[START DOCUMENT EXTRACT]

It's to prepare the batched rmap update for large folio.
No need to looped handle hugetlb. Just handle hugetlb and
bail out early.

Almost no functional change. Just one change to mm counter
update.

Signed-off-by: Yin Fengwei <fengwei.yin@intel.com>
---
 mm/rmap.c | 205 +++++++++++++++++++++++++++++++++---------------------
 1 file changed, 126 insertions(+), 79 deletions(-)

diff --git a/mm/rmap.c b/mm/rmap.c
index 15ae24585fc4..e7aa63b800f7 100644
--- a/mm/rmap.c
+++ b/mm/rmap.c
@@ -1443,6 +1443,108 @@ void page_remove_rmap(struct page *page, struct vm_area_struct *vma,
 	munlock_vma_folio(folio, vma, compound);
 }
 
+static bool try_to_unmap_one_hugetlb(struct folio *folio,
+		struct vm_area_struct *vma, struct mmu_notifier_range range,
+		struct page_vma_mapped_walk pvmw, unsigned long address,
+		enum ttu_flags flags)
+{
+	struct mm_struct *mm = vma->vm_mm;
+	pte_t pteval;
+	bool ret = true, anon = folio_test_anon(folio);
+
+	/*
+	 * The try_to_unmap() is only passed a hugetlb page
+	 * in the case where the hugetlb page is poisoned.
+	 */
+	VM_BUG_ON_FOLIO(!folio_test_hwpoison(folio), folio);
+	/*
+	 * huge_pmd_unshare may unmap an entire PMD page.
+	 * There is no way of knowing exactly which PMDs may
+	 * be cached for this mm, so we must flush them all.
+	 * start/end were already adjusted above to cover this
+	 * range.
+	 */
+	flush_cache_range(vma, range.start, range.end);
+
+	/*
+	 * To call huge_pmd_unshare, i_mmap_rwsem must be
+	 * held in write mode.  Caller needs to explicitly
+	 * do this outside rmap routines.
+	 *
+	 * We also must hold hugetlb vma_lock in write mode.
+	 * Lock order dictates acquiring vma_lock BEFORE
+	 * i_mmap_rwsem.  We can only try lock here and fail
+	 * if unsuccessful.
+	 */
+	if (!anon) {
+		VM_BUG_ON(!(flags & TTU_RMAP_LOCKED));
+		if (!hugetlb_vma_trylock_write(vma)) {
+			ret = false;
+			goto out;
+		}
+		if (huge_pmd_unshare(mm, vma, address, pvmw.pte)) {
+			hugetlb_vma_unlock_write(vma);
+			flush_tlb_range(vma,
+					range.start, range.end);
+			mmu_notifier_invalidate_range(mm,
+					range.start, range.end);
+			/*
+			 * The ref count of the PMD page was
+			 * dropped which is part of the way map
+			 * counting is done for shared PMDs.

[END DOCUMENT EXTRACT]
[START SUPPLIED RECORDS]

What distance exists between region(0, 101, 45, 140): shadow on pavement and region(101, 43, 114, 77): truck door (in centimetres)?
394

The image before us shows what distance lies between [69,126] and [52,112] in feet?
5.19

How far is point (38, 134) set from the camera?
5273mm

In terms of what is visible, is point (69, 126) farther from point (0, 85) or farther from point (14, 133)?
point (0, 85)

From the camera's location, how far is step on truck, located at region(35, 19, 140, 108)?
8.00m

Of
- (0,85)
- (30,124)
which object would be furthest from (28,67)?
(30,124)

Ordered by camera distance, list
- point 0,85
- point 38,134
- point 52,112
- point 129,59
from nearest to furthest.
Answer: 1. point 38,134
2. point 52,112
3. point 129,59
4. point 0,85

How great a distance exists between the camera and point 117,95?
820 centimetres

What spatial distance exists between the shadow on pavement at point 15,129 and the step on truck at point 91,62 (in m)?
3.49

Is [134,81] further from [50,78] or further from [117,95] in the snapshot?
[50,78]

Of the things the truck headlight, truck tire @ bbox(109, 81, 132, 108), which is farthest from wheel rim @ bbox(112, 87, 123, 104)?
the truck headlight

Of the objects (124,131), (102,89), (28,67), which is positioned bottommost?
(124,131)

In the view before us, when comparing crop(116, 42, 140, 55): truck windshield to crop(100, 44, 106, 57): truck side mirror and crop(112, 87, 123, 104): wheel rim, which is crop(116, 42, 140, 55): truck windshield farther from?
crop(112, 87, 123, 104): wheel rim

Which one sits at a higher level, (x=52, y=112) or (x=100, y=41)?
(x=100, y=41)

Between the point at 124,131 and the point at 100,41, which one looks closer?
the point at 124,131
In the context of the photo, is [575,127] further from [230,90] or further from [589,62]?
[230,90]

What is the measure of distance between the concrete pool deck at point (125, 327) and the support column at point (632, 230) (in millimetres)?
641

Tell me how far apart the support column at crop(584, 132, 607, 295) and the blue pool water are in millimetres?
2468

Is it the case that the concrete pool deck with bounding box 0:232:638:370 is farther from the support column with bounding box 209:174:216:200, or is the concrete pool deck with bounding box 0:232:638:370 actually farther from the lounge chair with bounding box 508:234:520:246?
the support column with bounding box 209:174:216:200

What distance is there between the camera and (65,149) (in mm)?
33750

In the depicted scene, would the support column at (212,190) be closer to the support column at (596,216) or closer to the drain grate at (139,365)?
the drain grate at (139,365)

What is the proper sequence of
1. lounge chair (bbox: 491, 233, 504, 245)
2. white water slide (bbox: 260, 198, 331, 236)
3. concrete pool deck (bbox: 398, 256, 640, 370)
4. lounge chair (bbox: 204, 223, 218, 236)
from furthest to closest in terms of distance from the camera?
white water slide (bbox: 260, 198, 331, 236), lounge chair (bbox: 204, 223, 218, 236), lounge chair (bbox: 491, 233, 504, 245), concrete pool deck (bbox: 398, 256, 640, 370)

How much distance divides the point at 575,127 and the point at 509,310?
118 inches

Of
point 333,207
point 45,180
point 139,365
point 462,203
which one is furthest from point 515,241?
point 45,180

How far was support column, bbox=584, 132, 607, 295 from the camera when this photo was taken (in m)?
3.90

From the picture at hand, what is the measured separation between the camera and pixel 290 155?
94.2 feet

[END SUPPLIED RECORDS]

### YOUR OBJECTIVE:
Write out the part of the rmap patch that opens with the words containing "It's to prepare" and closes with "insertions(+), 79 deletions(-)". The records come from a source unrelated to the rmap patch.

### RESPONSE:
It's to prepare the batched rmap update for large folio.
No need to looped handle hugetlb. Just handle hugetlb and
bail out early.

Almost no functional change. Just one change to mm counter
update.

Signed-off-by: Yin Fengwei <fengwei.yin@intel.com>
---
 mm/rmap.c | 205 +++++++++++++++++++++++++++++++++---------------------
 1 file changed, 126 insertions(+), 79 deletions(-)